### DIRECTIONS
Find the line containing "How far would" in the material below; copy that line and all following lines exactly.

### PROVIDED INFORMATION
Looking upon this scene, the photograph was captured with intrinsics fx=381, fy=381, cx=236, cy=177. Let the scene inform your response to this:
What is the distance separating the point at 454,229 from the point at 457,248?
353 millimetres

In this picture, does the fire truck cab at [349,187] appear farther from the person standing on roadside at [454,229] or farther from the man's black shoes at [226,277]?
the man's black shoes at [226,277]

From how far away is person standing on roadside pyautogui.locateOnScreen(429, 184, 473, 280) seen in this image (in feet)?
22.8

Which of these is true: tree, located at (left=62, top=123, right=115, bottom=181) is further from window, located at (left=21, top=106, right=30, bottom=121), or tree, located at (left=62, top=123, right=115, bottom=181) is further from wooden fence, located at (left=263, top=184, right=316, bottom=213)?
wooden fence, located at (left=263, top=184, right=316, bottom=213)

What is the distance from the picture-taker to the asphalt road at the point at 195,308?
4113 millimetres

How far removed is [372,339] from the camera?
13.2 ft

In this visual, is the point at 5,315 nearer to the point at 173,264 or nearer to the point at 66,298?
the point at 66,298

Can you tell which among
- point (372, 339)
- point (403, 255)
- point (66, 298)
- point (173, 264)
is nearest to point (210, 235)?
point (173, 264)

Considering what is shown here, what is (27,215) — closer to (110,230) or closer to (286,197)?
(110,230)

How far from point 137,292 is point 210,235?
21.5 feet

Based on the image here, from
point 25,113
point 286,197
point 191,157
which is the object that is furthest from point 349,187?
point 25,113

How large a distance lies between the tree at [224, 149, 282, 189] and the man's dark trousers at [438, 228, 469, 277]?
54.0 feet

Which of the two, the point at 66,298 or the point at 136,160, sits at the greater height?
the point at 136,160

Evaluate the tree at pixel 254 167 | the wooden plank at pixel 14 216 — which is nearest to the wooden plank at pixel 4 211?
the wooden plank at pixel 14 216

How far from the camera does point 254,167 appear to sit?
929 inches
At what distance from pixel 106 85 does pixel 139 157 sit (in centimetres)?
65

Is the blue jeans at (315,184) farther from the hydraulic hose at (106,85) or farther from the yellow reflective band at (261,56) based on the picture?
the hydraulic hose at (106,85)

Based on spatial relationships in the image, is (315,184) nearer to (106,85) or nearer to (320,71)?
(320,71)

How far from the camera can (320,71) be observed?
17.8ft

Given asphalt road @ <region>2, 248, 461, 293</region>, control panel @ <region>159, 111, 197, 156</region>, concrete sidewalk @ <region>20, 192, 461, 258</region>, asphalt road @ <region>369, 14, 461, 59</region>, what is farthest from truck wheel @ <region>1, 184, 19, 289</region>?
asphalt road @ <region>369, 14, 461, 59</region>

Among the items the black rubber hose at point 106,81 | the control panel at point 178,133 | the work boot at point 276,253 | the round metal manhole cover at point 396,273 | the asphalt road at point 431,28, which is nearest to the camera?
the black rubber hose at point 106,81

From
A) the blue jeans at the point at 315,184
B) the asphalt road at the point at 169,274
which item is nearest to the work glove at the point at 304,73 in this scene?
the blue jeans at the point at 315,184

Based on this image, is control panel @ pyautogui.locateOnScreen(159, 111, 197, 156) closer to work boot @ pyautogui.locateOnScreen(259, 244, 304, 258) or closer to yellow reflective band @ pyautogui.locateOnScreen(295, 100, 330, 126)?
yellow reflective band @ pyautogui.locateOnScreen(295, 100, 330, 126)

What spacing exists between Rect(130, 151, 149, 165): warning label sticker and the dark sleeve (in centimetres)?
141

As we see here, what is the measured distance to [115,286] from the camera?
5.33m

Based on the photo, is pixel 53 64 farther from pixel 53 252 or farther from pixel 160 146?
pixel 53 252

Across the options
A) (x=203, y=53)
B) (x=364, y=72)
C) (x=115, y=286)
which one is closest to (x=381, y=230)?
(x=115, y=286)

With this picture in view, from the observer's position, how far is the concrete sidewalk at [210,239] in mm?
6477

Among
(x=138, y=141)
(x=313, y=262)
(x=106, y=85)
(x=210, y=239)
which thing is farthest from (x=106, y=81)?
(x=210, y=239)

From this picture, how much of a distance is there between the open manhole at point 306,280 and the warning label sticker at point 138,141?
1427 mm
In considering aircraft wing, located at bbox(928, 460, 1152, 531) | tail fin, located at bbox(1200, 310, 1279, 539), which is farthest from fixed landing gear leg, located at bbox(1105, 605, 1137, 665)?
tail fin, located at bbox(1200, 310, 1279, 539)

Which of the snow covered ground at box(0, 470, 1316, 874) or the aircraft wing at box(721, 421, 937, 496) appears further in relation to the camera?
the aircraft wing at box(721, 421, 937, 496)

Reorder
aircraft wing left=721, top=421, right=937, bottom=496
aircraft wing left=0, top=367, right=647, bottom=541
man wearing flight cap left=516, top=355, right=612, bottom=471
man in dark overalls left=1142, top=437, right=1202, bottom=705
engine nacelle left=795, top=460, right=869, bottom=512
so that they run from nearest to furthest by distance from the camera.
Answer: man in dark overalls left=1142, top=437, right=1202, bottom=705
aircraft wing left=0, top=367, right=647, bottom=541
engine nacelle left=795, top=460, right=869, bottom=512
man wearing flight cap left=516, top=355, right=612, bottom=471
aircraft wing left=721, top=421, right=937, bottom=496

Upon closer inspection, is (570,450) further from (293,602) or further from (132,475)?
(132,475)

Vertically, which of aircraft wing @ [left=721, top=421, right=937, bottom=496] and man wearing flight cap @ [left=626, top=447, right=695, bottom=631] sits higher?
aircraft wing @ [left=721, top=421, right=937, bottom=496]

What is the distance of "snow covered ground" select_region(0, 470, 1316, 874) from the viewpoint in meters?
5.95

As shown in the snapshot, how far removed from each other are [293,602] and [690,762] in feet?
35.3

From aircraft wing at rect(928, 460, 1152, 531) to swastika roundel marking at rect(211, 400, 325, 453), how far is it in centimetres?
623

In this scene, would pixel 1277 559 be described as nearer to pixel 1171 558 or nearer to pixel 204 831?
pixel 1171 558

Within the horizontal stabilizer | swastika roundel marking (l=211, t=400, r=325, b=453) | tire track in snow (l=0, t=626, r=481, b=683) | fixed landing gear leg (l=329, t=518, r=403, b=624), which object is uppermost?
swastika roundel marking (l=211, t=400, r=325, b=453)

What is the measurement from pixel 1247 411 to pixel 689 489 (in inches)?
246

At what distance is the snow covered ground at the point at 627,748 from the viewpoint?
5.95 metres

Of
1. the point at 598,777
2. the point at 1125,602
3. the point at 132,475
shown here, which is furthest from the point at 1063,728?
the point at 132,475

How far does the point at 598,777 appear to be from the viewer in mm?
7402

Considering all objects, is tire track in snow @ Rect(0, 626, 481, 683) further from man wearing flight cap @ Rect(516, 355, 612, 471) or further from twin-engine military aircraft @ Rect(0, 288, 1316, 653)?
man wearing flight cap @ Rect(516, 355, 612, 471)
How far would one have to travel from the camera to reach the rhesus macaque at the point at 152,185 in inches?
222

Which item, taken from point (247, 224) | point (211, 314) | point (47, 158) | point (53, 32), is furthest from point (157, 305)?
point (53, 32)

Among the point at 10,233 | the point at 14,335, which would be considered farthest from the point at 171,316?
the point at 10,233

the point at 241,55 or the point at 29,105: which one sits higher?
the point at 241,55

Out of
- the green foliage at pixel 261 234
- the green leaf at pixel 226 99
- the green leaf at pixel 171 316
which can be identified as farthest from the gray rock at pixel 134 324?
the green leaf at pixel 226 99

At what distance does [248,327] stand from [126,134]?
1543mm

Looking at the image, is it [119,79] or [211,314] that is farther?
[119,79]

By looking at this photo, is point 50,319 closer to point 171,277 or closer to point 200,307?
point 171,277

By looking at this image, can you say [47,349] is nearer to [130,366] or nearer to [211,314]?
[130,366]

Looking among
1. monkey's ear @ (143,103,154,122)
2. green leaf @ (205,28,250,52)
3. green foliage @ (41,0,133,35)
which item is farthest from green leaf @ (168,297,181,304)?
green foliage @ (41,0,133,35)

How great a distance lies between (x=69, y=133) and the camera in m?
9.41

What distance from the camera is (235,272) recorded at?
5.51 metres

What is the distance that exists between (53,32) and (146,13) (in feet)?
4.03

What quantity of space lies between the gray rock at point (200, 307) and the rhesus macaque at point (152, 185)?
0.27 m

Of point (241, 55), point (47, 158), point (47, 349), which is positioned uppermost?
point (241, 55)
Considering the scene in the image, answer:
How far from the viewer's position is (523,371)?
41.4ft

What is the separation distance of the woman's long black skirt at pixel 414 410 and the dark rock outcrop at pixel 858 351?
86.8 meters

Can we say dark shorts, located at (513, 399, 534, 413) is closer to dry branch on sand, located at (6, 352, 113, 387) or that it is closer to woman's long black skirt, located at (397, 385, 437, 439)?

### RESPONSE
How far would one have to travel from the camera to reach the rhesus macaque at the point at 152,185 in inches?
222

Which item, taken from point (247, 224) | point (211, 314) | point (47, 158) | point (53, 32), is furthest from point (157, 305)?
point (53, 32)

Among the point at 10,233 | the point at 14,335, which would be considered farthest from the point at 171,316?
the point at 10,233

the point at 241,55 or the point at 29,105: which one sits higher?
the point at 241,55

Out of
- the green foliage at pixel 261 234
- the green leaf at pixel 226 99
- the green leaf at pixel 171 316
which can be identified as farthest from the gray rock at pixel 134 324?
the green leaf at pixel 226 99

At what distance does [248,327] stand from [126,134]?
1543mm

Looking at the image, is it [119,79] or [211,314] that is farther?
[119,79]

By looking at this photo, is point 50,319 closer to point 171,277 or closer to point 200,307?
point 171,277

By looking at this image, can you say [47,349] is nearer to [130,366] or nearer to [211,314]?
[130,366]

Looking among
1. monkey's ear @ (143,103,154,122)
2. green leaf @ (205,28,250,52)
3. green foliage @ (41,0,133,35)
which item is farthest from green leaf @ (168,297,181,304)?
green foliage @ (41,0,133,35)

How great a distance lies between (x=69, y=133) and the camera in m?
9.41

What distance from the camera is (235,272) recorded at?
5.51 metres

What is the distance that exists between (53,32) and (146,13) (in feet)?
4.03

What quantity of space lies between the gray rock at point (200, 307) and the rhesus macaque at point (152, 185)?
0.27 m

Of point (241, 55), point (47, 158), point (47, 349), which is positioned uppermost?
point (241, 55)
Considering the scene in the image, answer:
How far from the viewer's position is (523,371)?
41.4ft

What is the separation distance of the woman's long black skirt at pixel 414 410 and the dark rock outcrop at pixel 858 351?
86.8 meters

Can we say dark shorts, located at (513, 399, 534, 413) is closer to dry branch on sand, located at (6, 352, 113, 387) or that it is closer to woman's long black skirt, located at (397, 385, 437, 439)?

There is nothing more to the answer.